WHAT YOU ARE ASKED TO DO ▸
Copy the entries that appear below in full, leaving out any picture among them.

Scraped caption text data:
______
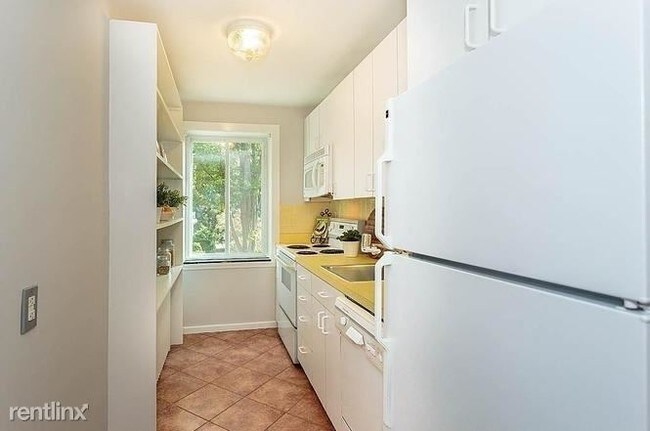 Foto del edificio - 1 br, 1 bath Apartment - 125 Pleasant St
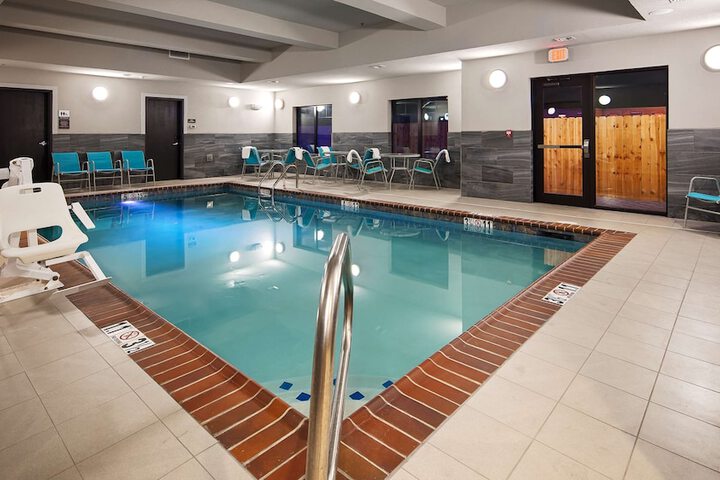 Pool 4 of 84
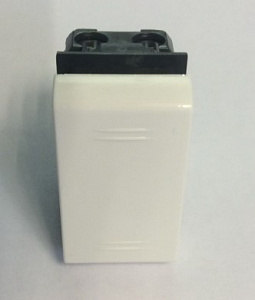 Переключатель однополюсный Viva 1 модуль белый (45012) Переключатель однополюсный Viva 1 модуль белый (45012)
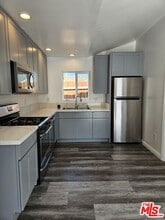 Building Photo - 1219 W 47th St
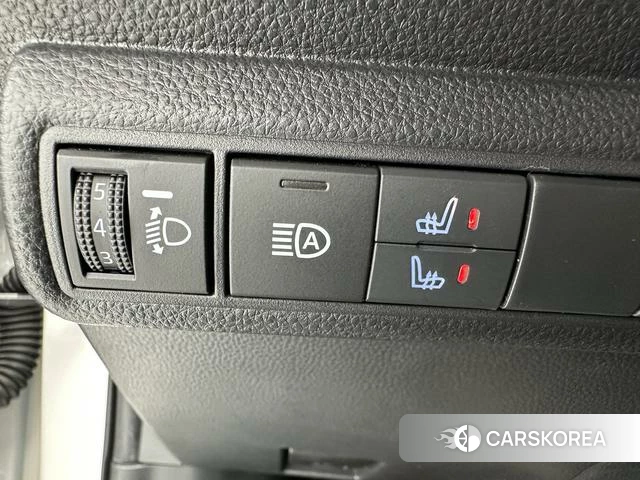 Toyota Corolla id 4365849 из Китая 9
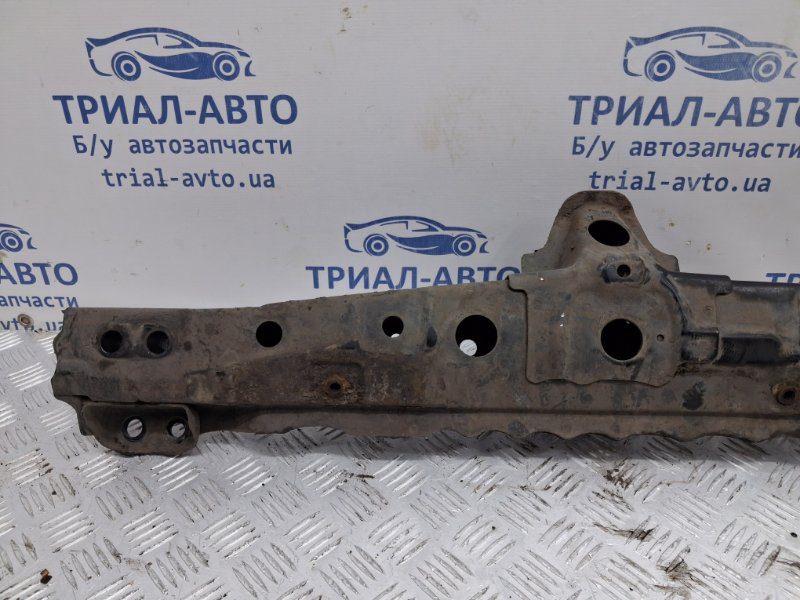 Балка передняя поперечная Toyota RAV 4 2005-2016 5710442061 (Арт. 60480) Балка передняя поперечная Toyota RAV 4 2005-2016 5710442061 (Арт. 60480)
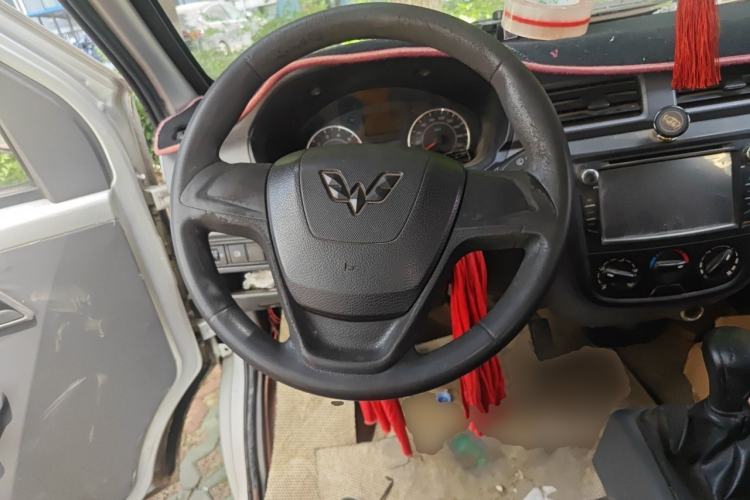 Used Wuling Zhiguang 2015 1.2L S Practical Model LSI Steering Wheel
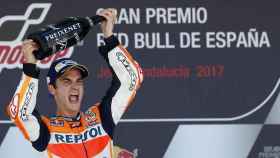 Pedrosa celebra su victoria en Jerez.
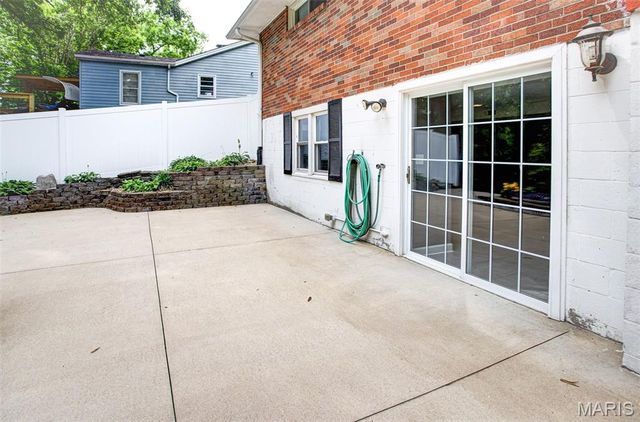 2255 Alby Street, Alton, IL 62002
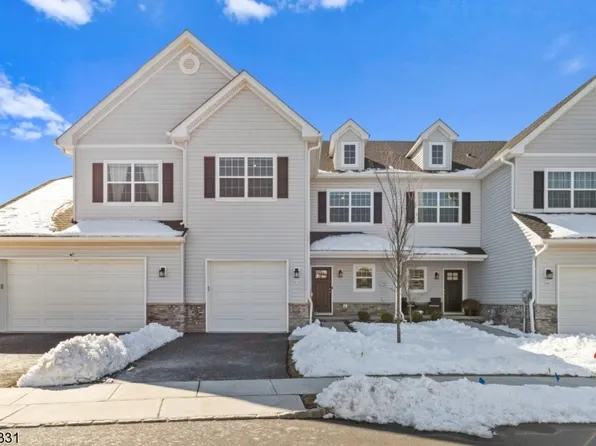 12 Daisy Dr, Franklin Twp., NJ 08873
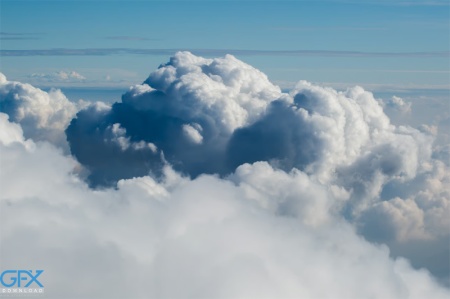 نمای نزدیک از ابرهای واقعی در آسمان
______
OUTPUT ▸
 Foto del edificio - 1 br, 1 bath Apartment - 125 Pleasant St
 Pool 4 of 84
 Переключатель однополюсный Viva 1 модуль белый (45012) Переключатель однополюсный Viva 1 модуль белый (45012)
 Building Photo - 1219 W 47th St
 Toyota Corolla id 4365849 из Китая 9
 Балка передняя поперечная Toyota RAV 4 2005-2016 5710442061 (Арт. 60480) Балка передняя поперечная Toyota RAV 4 2005-2016 5710442061 (Арт. 60480)
 Used Wuling Zhiguang 2015 1.2L S Practical Model LSI Steering Wheel
 Pedrosa celebra su victoria en Jerez.
 2255 Alby Street, Alton, IL 62002
 12 Daisy Dr, Franklin Twp., NJ 08873
 نمای نزدیک از ابرهای واقعی در آسمان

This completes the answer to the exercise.